_EXERCISE SET:_
- a) Please quote the Maryland death penalty article word for word, everything from "For Kirk Bloodsworth" down to "sentenced to death.".
- b) Shorten the paragraph of the Maryland death penalty article that begins "A bill proposed by Governor Martin O'Malley" while keeping its main facts.
- c) Continue the Maryland death penalty article from its final sentence onward.

Maryland moves to abolish death penalty
Maryland, which has not executed any one since 2005, is set to abolish the death penalty for good within days, becoming the 18th US state to do so.
A bill proposed by Governor Martin O'Malley to end capital punishment passed the state senate Wednesday, and the measure is widely tipped to also clear the house of representatives, where Democrats, who favor the bill, have a large majority.
Maryland has had capital punishment in place since 1638, when it was still a British colony. Today, just five inmates remain on death row in the state that borders the US capital, and their executions seem unlikely to take place.
"Let's fight crime with strategies that work and end this expensive, ineffective and unfair practice," O'Malley said on Twitter, minutes after the vote.
For Kirk Bloodsworth of the anti-death penalty Witness to Innocence group, the Maryland repeal is a major win.
"Words can not describe my emotion right now. Fighting the death penalty has been really important to us, and this state in particular is obviously a very special one for me," he said.
In 1984, at just 23 years old, Bloodsworth became "the most hated man in Maryland," accused of the rape and brutal murder of a nine-year-old girl. He was sentenced to death.
But nearly a decade later, DNA evidence proved his innocence -- the first ever case of DNA exoneration in the US.
"I spent nine years in prison with some of the five death row inmates. I cannot imagine how they're feeling at the moment, but we've been waiting for this for so long," Bloodsworth said.

_THE DATA:_
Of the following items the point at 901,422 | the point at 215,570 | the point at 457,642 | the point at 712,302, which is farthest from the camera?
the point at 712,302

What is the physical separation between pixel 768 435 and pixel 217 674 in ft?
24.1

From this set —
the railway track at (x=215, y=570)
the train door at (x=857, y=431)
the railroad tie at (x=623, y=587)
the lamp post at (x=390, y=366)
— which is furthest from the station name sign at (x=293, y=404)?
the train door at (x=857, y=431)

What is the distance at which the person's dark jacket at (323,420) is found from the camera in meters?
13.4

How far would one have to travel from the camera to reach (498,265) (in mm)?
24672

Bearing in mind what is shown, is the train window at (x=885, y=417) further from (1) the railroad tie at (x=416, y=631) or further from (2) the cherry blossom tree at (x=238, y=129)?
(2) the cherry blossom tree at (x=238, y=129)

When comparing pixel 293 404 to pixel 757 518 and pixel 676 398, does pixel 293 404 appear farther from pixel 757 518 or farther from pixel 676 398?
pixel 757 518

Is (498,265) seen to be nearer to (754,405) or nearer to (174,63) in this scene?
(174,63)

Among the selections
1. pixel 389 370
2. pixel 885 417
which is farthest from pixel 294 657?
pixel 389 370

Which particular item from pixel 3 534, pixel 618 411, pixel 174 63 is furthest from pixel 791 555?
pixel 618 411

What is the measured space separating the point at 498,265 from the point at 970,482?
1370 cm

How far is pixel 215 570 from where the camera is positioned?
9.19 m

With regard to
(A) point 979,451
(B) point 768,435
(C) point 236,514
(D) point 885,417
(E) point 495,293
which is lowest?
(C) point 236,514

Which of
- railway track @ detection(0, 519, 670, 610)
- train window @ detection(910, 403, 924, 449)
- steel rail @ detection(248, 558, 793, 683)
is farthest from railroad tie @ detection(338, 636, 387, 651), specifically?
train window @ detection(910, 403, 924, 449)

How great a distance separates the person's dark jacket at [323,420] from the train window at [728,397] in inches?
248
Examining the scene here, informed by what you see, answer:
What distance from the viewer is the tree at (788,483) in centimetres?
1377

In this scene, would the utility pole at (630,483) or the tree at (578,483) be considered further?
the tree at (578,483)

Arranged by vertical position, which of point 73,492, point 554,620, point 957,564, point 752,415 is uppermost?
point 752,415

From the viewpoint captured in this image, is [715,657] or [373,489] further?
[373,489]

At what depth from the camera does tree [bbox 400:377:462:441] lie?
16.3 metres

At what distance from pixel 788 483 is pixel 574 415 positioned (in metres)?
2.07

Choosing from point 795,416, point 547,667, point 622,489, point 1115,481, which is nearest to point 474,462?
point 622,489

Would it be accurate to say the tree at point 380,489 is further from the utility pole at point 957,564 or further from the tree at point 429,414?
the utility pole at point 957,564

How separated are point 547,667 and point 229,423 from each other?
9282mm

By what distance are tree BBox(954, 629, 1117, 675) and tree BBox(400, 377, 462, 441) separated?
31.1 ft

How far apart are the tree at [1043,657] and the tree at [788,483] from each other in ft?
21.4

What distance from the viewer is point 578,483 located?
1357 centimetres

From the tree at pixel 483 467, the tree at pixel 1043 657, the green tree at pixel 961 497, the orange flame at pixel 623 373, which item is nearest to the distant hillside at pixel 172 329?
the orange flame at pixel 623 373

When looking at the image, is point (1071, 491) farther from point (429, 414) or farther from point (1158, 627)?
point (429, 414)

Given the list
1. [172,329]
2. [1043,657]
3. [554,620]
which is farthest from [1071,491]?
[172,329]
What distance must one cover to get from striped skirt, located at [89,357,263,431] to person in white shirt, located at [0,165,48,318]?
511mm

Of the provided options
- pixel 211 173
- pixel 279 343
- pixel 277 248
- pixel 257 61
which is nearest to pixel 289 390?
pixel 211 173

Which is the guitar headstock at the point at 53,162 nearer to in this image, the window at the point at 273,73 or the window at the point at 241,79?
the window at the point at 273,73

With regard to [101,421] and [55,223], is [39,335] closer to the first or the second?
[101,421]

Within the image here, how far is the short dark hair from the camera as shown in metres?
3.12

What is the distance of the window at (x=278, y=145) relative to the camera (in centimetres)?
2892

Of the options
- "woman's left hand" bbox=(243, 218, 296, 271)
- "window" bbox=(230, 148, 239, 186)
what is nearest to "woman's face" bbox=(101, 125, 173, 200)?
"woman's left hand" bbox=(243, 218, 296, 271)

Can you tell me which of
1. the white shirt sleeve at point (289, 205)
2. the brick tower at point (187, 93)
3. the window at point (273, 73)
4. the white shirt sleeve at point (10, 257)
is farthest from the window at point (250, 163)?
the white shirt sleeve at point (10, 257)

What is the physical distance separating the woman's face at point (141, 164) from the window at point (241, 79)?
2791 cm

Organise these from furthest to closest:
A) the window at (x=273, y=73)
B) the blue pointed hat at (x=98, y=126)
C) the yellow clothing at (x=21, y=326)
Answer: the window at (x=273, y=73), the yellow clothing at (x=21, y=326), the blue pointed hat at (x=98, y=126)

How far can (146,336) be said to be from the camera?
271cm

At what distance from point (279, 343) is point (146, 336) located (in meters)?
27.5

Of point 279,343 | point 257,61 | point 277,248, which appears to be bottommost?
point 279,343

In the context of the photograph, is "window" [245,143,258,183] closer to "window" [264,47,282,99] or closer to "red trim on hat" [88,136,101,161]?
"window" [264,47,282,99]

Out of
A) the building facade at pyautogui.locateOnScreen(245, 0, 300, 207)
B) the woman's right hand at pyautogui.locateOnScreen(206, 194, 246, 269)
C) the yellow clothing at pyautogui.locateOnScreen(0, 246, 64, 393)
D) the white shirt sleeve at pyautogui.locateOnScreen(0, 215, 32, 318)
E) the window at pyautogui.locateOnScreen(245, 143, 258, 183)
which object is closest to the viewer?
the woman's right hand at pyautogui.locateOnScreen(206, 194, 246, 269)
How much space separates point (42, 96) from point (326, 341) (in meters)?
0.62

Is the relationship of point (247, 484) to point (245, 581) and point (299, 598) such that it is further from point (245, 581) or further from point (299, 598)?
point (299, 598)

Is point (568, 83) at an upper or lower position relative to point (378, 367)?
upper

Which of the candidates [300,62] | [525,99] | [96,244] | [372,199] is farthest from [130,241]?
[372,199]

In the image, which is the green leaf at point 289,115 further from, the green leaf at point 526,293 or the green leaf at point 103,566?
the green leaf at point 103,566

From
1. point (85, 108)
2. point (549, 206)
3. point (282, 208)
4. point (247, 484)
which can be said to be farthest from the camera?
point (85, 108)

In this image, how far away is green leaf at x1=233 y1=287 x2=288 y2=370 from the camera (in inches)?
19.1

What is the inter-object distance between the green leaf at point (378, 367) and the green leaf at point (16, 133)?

_ANSWERS PER TASK:_
- a)
For Kirk Bloodsworth of the anti-death penalty Witness to Innocence group, the Maryland repeal is a major win.
"Words can not describe my emotion right now. Fighting the death penalty has been really important to us, and this state in particular is obviously a very special one for me," he said.
In 1984, at just 23 years old, Bloodsworth became "the most hated man in Maryland," accused of the rape and brutal murder of a nine-year-old girl. He was sentenced to death.

- b) Governor Martin O'Malley's bill to end capital punishment passed the state senate Wednesday. It is expected to clear the house of representatives as well, where Democrats, who favor it, hold a large majority.

- c)
Their fate is in the hands of O'Malley, who said he would decide each of the cases "as they ripen."
Emma Weisfeld-Adams of Equal Justice USA explained that the new law would not be retroactive.
"It would only eliminate the death penalty as a sentencing option going forward," she said.
However, Death Penalty Information Center executive director Richard Dieter said he expected O'Malley to rule against executing the remaining prisoners.
"Since he is the one pushing the repeal, he is very likely to commute their sentences to life imprisonment without the possibility of parole," Dieter said.
There is a precedent: Illinois's Democratic governor, Pat Quinn, did just that for his state's 15 remaining death row inmates as he signed a repeal into law.
For Weisfeld-Adams, Maryland's impending repeal comes as part of "a much broader national momentum away from the death penalty" in the US.
"It would be the sixth state in six years to end the death penalty. In total, 16 states have considered bills to repeal the death penalty in 2011 and 2012," she said.